WHAT YOU WILL DO:
**a)** In the halloumi tart recipe, swap "pancetta" for "smoked bacon" and write out the passage from "50g pancetta" to "to 190ºC (370ºF).".
**b)** According to the halloumi tart recipe, what temperature is the oven turned down to after the sweet potato mixture has roasted?
**c)** Check each statement against the halloumi tart recipe, answering yes or no and quoting the words that decide it:
(i) The tart uses ten sheets of filo pastry.
(ii) The peppers are roasted in the oven along with the sweet potato.
(iii) The oven is first preheated to 180ºC.
[Start of SUPPLIED PASSAGE]
Roast vegetable and halloumi tart

Filo tart
Filo tart

I’ve been busy working on some new recipes while having a month off from blogging. This is a really good-looking tart, great for parties. I love working with filo pastry; it’s very forgiving (any little tears can easily be ignored as you layer new sheets on), and the crisp finish is second to none, fantastic against the softened vegetables and the bite of the halloumi.

For one 20cm tart, you’ll need:

50g pancetta
1 large white onion
1 large sweet potato
4 pointed peppers
1 teaspoon fresh thyme leaves
100g halloumi
10 sheets filo pastry
25g melted butter
2 tablespoons extra-virgin olive oil
Salt and pepper

Preheat the oven to 200ºC (390ºF). Toss the pancetta, the onion, diced finely, and the peeled, cubed potato in the olive oil with a large pinch of salt and some pepper. Roast for 45 minutes, stirring once halfway through the cooking time. The sweet potatoes should be turning golden-brown, and  the onions should be sweet and golden. Turn the oven down to 190ºC (370ºF).

While the sweet potato mixture is roasting, cut the peppers in half and grill them, skin side up, until the skins turn black and start to blister. Seal the hot, blistered peppers in a plastic freezer bag. The steam they release will help to loosen the skins and make them easy to slip off with your fingers.
[End of SUPPLIED PASSAGE]
[Start of RAW DATA]
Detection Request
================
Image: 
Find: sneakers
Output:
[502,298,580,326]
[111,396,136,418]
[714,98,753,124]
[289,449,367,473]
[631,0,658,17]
[End of RAW DATA]
[Start of RAW DATA]
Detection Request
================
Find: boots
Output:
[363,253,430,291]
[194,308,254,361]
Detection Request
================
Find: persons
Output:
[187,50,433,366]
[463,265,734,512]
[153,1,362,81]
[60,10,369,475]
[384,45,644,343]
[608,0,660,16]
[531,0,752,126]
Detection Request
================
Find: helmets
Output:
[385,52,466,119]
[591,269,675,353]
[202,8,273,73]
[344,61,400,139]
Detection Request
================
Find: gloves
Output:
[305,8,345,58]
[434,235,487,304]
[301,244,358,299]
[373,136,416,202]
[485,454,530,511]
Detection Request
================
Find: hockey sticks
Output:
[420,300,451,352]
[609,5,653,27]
[End of RAW DATA]
EXERCISE ANSWERS:
**a)**
50g smoked bacon
1 large white onion
1 large sweet potato
4 pointed peppers
1 teaspoon fresh thyme leaves
100g halloumi
10 sheets filo pastry
25g melted butter
2 tablespoons extra-virgin olive oil
Salt and pepper

Preheat the oven to 200ºC (390ºF). Toss the smoked bacon, the onion, diced finely, and the peeled, cubed potato in the olive oil with a large pinch of salt and some pepper. Roast for 45 minutes, stirring once halfway through the cooking time. The sweet potatoes should be turning golden-brown, and  the onions should be sweet and golden. Turn the oven down to 190ºC (370ºF).

**b)** 190ºC (370ºF).

**c)**
(i) Yes: "10 sheets filo pastry"
(ii) No: "cut the peppers in half and grill them, skin side up"
(iii) No: "Preheat the oven to 200ºC (390ºF)."